With William II death due to a hunting accident, his younger brother Henry quickly moved to bury his brother and take the throne.  As their elder brother, Robert Duke of Normandy, was away on crusade, Henry sought to consolidate his position in England by an approach that Canute would approve of: Henry agreed to the English law and had published, in Anglo-Saxon, his agreement to uphold the rights of the free English folk in 1106.  This coronation charter was widely distributed so that all the people in the land would know that this King, unlike his predecessors, respected them, their system of laws and their rights.

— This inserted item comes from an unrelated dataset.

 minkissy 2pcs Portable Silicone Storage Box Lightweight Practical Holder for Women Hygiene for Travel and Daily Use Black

The Charter of Liberties of Henry I thus becomes the next in line of statements of support for the rights of the people as expressed via their common government system.  This Charter of Liberties serves as a template for the later Magna Carta and begins putting into place that those who have been relieved of their lands unlawfully are due for lawful relief.  It allows for return or re-purchase of taken land and it guarantees the right of inheritance of property for the nobles and aristocrats, so that the Crown will no longer have say over who gets such lands on the death of the land holder.  The seignorage, the difference between the value of a metal in the coin and the cost to produce it, was reinstated to that of Edward I so that there was no 'stealth tax' for when gold or silver is given over for certificate or coinage, which puts a stable system of weights and measures in for coins and their content.

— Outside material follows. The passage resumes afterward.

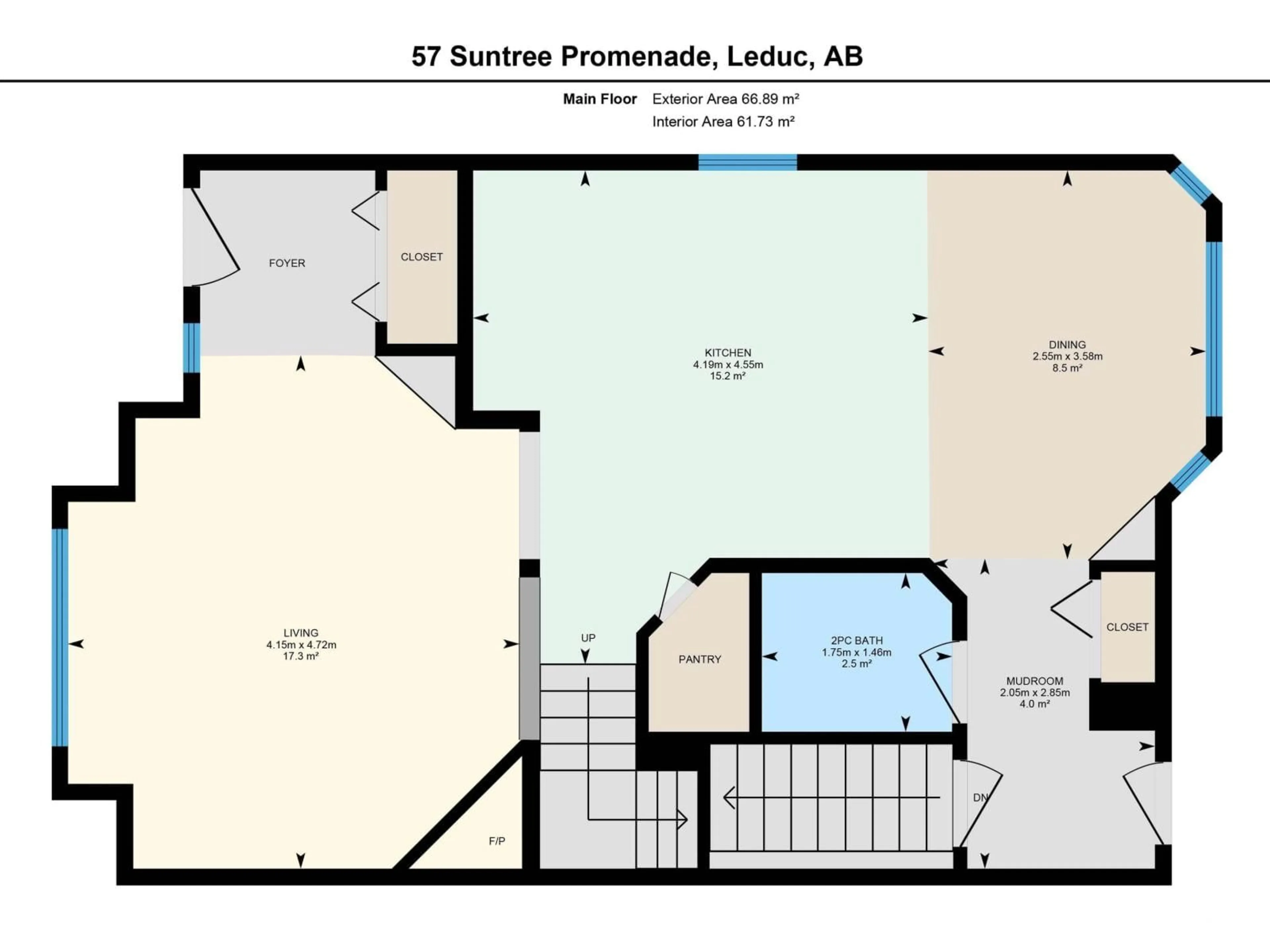 Floor plan for PM - 57 SUNTREE, Leduc Alberta T9E8R8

What The Charter of Liberties does is reset the English legal system back to its prior state, by and large, and shifts the governmental entities back to the ones that had been more widely understood prior to William I.  Laws are moved back to the local level for the nobles and aristocrats as it was under Edward the Confessor, which puts accountability down to the local level for ordinary laws and even the King's laws are administered at that level, as well.  The Forestry Laws are repealed back to the level of William I, which were bad, yes, but as part of the political negotiations going on to get the English nobles and aristocrats to back him, can be seen as getting rid of the excesses of that law system.  Also enclosed within are benefits to the nobles who are sick, enfeebled and to widows and orphans of same, beyond guarantee of inheritance, which are positive carrots and representing a form of Christian morality.  In all this is one of the main roots of the constitutional system and the lessons learned from the monarchy system are also learned in its excesses.  If William had thought to overlay a permanent Normandy ducal system on England then Henry I seeks to repeal major portions of it to allow for freedom at the lowest levels and hold those responsible for maintaining the system at that level.  What is restored, then, is not a republic but a system that had federalist outlines prior to William I and those representative and accountable sub-systems necessary for a federalist form of system are returned.  Without being expressly federalist, Henry I puts back in place the traditional accountability system that had been noted in the Anglo-Saxon Chronicle and reinforces it with some exactitude.